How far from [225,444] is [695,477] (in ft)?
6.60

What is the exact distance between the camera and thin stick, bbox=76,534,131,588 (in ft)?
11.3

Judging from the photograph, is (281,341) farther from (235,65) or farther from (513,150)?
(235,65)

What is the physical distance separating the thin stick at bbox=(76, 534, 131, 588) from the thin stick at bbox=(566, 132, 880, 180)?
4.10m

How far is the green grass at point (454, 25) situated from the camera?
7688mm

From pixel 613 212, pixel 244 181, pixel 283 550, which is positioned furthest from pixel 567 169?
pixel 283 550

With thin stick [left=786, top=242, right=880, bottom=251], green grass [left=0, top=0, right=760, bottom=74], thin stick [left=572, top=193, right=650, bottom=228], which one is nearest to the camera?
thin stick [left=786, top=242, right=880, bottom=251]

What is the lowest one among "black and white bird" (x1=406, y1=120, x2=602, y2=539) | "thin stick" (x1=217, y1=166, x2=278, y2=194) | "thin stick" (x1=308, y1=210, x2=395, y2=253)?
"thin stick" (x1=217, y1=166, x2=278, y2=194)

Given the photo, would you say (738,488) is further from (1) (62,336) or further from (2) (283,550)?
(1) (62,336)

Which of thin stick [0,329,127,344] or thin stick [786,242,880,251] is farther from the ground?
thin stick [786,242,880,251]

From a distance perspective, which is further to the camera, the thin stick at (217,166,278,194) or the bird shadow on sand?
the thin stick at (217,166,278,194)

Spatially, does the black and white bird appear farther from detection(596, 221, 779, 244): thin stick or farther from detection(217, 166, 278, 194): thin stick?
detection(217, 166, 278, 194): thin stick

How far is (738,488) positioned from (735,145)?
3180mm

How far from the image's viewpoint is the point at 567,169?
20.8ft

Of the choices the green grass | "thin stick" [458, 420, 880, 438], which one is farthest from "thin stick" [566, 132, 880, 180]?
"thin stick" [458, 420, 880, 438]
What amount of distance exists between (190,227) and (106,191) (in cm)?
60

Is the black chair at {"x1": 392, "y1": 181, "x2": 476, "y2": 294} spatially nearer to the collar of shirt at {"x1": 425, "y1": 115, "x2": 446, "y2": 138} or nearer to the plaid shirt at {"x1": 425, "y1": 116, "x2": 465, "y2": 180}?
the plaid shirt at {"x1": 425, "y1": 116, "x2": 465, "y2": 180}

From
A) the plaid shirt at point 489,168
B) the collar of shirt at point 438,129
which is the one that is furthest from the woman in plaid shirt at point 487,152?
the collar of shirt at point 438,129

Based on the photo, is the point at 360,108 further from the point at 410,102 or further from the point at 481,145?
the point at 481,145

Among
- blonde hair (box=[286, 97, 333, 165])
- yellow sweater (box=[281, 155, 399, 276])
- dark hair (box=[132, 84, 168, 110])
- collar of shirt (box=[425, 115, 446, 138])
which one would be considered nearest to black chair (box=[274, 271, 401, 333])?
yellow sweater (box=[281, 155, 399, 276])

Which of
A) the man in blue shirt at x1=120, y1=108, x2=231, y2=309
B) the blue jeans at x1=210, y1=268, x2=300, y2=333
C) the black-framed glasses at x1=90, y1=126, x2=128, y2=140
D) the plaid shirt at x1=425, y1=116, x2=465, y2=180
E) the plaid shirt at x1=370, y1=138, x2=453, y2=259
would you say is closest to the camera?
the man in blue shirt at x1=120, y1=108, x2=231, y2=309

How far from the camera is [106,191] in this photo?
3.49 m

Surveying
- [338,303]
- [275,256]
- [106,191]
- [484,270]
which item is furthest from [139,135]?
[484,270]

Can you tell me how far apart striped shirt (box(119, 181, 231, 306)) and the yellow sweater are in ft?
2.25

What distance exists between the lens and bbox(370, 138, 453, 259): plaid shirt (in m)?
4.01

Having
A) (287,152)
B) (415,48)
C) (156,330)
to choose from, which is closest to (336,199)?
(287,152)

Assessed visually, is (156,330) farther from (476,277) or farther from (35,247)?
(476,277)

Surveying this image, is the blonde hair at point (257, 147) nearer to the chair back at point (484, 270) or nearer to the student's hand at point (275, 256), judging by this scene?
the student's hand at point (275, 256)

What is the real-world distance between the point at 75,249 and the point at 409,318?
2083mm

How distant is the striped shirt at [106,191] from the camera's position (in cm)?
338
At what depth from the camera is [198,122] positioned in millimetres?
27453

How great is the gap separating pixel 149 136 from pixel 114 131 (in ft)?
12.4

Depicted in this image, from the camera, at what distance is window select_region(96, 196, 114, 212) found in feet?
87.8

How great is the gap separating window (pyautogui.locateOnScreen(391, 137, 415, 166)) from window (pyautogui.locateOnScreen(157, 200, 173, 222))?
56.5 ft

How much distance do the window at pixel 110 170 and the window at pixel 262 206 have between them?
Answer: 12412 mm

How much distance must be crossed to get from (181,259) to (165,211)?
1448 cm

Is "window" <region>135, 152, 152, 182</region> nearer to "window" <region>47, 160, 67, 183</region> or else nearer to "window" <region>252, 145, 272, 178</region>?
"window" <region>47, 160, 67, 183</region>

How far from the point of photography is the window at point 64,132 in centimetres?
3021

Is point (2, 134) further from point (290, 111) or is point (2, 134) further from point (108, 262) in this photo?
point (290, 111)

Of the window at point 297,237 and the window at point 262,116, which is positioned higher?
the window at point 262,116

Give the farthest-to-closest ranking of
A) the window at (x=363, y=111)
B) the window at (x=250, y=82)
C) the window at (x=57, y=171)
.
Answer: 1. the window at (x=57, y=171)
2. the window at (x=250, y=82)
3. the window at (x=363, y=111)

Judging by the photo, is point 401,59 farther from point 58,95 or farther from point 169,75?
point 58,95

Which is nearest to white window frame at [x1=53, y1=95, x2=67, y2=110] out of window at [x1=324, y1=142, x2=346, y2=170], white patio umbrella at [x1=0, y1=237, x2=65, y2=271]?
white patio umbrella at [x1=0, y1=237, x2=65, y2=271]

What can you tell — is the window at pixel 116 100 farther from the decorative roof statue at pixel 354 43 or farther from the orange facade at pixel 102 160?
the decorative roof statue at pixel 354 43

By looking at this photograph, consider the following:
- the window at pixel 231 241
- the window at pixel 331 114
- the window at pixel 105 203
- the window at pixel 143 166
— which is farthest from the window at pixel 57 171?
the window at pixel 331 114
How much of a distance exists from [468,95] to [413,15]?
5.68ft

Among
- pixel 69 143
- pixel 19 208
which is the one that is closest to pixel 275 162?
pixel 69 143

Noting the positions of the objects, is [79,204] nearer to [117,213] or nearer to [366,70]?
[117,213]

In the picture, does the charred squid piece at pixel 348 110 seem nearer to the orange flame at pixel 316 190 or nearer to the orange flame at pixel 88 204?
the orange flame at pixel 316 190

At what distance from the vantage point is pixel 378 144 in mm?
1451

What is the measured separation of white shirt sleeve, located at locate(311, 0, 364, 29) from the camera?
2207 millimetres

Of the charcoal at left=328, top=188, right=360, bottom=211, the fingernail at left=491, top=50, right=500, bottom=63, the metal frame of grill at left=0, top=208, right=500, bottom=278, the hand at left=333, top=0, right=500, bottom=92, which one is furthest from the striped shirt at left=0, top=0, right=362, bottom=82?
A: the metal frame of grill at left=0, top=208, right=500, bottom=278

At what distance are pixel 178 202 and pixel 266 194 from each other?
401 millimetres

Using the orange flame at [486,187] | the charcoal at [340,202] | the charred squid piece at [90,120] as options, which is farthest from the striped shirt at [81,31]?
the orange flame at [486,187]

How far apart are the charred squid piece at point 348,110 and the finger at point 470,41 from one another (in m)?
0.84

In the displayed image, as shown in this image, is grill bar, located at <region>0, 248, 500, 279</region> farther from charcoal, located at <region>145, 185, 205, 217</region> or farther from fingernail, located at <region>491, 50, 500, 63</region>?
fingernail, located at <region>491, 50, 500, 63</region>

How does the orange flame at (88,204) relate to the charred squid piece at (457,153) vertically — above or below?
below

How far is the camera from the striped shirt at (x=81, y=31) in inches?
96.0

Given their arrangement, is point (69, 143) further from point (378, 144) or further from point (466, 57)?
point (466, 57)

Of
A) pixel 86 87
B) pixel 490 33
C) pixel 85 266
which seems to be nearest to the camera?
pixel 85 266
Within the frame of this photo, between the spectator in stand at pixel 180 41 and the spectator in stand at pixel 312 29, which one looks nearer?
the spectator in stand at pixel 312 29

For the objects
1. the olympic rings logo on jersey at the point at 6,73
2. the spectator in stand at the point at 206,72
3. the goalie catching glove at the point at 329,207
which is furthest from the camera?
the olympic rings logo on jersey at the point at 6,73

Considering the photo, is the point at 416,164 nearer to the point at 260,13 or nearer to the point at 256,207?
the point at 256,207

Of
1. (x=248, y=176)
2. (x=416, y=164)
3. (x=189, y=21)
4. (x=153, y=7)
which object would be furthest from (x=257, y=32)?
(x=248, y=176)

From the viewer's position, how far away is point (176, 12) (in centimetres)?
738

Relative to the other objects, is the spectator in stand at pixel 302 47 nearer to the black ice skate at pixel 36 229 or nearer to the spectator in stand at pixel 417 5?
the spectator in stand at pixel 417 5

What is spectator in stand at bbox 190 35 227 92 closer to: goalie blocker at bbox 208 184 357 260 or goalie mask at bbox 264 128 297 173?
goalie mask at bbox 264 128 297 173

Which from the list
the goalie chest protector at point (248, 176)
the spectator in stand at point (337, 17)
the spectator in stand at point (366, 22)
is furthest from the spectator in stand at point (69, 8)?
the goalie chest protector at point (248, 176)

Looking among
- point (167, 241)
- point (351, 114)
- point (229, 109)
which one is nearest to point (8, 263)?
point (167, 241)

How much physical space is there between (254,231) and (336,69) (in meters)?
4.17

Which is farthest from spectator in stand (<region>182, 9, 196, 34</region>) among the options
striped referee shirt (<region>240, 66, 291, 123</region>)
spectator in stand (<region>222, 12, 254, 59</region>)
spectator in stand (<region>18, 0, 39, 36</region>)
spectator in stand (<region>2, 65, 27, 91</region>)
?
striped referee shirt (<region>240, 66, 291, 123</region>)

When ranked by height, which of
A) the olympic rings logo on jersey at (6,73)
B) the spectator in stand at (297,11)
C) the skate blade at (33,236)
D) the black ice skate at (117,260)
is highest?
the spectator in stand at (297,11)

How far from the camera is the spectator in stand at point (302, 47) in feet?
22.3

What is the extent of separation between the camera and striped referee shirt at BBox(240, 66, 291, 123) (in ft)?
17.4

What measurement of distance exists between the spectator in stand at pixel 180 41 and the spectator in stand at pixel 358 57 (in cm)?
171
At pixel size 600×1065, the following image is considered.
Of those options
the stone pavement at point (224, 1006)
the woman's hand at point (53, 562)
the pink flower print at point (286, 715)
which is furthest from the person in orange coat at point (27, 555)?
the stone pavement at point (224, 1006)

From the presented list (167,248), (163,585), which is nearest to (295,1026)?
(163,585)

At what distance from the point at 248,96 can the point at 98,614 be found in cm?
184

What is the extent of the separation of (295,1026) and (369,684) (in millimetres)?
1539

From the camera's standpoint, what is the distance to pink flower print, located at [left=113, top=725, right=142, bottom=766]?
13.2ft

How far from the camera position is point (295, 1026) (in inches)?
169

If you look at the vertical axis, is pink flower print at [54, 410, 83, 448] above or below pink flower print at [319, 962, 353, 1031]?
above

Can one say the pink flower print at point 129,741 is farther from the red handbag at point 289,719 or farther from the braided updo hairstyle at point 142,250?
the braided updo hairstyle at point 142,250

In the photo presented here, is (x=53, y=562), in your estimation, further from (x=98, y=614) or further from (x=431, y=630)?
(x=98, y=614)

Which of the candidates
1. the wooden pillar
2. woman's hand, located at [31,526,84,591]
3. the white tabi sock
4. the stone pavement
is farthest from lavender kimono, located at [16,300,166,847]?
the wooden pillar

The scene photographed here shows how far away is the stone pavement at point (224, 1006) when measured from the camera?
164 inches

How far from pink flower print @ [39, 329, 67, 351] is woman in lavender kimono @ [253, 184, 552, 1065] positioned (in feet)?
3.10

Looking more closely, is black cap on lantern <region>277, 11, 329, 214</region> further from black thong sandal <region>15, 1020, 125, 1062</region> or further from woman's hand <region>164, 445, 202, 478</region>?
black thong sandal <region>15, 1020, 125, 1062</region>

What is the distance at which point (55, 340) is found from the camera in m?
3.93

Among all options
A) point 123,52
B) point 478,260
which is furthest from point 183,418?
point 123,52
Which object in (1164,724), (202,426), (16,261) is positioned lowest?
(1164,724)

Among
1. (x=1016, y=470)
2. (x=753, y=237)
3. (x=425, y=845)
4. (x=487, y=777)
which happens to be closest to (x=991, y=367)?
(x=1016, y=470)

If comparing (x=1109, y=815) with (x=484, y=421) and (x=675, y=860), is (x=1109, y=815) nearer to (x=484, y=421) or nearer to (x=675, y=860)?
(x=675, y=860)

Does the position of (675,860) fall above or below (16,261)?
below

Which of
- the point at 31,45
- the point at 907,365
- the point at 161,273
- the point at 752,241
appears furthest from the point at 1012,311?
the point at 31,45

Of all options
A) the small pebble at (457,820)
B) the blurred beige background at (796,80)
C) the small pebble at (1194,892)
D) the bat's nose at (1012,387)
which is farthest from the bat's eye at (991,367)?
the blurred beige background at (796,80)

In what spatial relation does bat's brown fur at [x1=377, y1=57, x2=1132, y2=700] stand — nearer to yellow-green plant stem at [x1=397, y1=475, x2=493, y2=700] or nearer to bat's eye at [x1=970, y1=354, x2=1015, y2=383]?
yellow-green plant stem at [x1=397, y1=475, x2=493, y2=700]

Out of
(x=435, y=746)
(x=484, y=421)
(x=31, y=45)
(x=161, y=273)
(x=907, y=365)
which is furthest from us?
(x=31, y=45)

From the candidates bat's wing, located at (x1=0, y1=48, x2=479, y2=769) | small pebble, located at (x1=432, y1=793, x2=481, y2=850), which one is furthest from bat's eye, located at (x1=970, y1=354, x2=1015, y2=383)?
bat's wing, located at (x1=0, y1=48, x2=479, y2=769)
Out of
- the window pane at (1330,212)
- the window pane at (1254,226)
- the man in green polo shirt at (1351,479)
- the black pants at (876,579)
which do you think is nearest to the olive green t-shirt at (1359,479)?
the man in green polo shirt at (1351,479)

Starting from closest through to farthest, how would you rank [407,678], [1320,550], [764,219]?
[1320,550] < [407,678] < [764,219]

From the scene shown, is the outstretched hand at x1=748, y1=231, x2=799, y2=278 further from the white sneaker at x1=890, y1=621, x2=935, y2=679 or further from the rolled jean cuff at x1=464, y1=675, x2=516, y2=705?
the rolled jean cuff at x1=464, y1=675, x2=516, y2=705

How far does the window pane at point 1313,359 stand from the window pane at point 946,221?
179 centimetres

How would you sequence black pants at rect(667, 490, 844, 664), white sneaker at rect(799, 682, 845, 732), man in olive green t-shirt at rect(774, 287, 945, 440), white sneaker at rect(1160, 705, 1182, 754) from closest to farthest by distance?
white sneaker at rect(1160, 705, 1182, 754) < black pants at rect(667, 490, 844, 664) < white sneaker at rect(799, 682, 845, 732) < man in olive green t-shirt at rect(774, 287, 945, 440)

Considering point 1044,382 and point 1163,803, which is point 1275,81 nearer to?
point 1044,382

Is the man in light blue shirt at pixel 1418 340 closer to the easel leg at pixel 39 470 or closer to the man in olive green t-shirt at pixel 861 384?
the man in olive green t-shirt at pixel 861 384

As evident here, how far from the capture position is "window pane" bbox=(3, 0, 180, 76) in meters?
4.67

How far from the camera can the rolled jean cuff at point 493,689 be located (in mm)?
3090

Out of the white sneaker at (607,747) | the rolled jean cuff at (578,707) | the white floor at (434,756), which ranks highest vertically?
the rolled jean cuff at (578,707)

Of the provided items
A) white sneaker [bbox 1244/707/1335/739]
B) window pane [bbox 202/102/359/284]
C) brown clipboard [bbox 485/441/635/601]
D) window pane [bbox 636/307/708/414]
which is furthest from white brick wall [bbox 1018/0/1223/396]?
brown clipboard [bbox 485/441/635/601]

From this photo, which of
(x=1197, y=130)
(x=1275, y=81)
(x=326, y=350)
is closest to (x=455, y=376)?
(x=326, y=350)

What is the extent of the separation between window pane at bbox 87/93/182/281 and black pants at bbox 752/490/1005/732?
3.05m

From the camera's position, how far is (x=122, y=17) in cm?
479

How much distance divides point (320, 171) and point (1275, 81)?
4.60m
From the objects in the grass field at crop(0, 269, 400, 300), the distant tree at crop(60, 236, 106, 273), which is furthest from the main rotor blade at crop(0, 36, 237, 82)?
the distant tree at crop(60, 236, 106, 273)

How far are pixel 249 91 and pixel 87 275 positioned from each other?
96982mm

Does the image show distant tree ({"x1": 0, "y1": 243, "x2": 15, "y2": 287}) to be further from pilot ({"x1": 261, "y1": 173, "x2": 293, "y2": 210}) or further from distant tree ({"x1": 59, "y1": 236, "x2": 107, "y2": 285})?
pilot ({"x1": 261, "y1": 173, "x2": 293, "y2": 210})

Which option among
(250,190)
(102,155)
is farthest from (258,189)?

====================

• TASK: Could you give the lines from the one containing "Out of the white" through the end of the lines again, changing "window pane" to "glass pane" and leaving everything else as it is?

• REPLY:
Out of the white sneaker at (607,747) | the rolled jean cuff at (578,707) | the white floor at (434,756), which ranks highest vertically?
the rolled jean cuff at (578,707)

Of the provided items
A) white sneaker [bbox 1244/707/1335/739]
B) glass pane [bbox 202/102/359/284]
C) brown clipboard [bbox 485/441/635/601]
D) glass pane [bbox 636/307/708/414]
which is furthest from white brick wall [bbox 1018/0/1223/396]?
brown clipboard [bbox 485/441/635/601]

From this photo, which of
(x=1197, y=130)
(x=1275, y=81)
(x=326, y=350)
is closest to (x=455, y=376)?
(x=326, y=350)

What is the extent of the separation between glass pane at bbox 87/93/182/281 and black pants at bbox 752/490/1005/732?
3.05m

From the camera's position, how far is (x=122, y=17) in cm?
479

How much distance divides point (320, 171) and point (1275, 81)?
4.60m
From the objects in the grass field at crop(0, 269, 400, 300), the distant tree at crop(60, 236, 106, 273), which is furthest from the main rotor blade at crop(0, 36, 237, 82)?
the distant tree at crop(60, 236, 106, 273)

How far are pixel 249 91 and pixel 87 275 positioned from each other?
96982mm

Does the image show distant tree ({"x1": 0, "y1": 243, "x2": 15, "y2": 287}) to be further from pilot ({"x1": 261, "y1": 173, "x2": 293, "y2": 210}) or further from distant tree ({"x1": 59, "y1": 236, "x2": 107, "y2": 285})?
pilot ({"x1": 261, "y1": 173, "x2": 293, "y2": 210})

Which option among
(250,190)
(102,155)
is farthest from (258,189)?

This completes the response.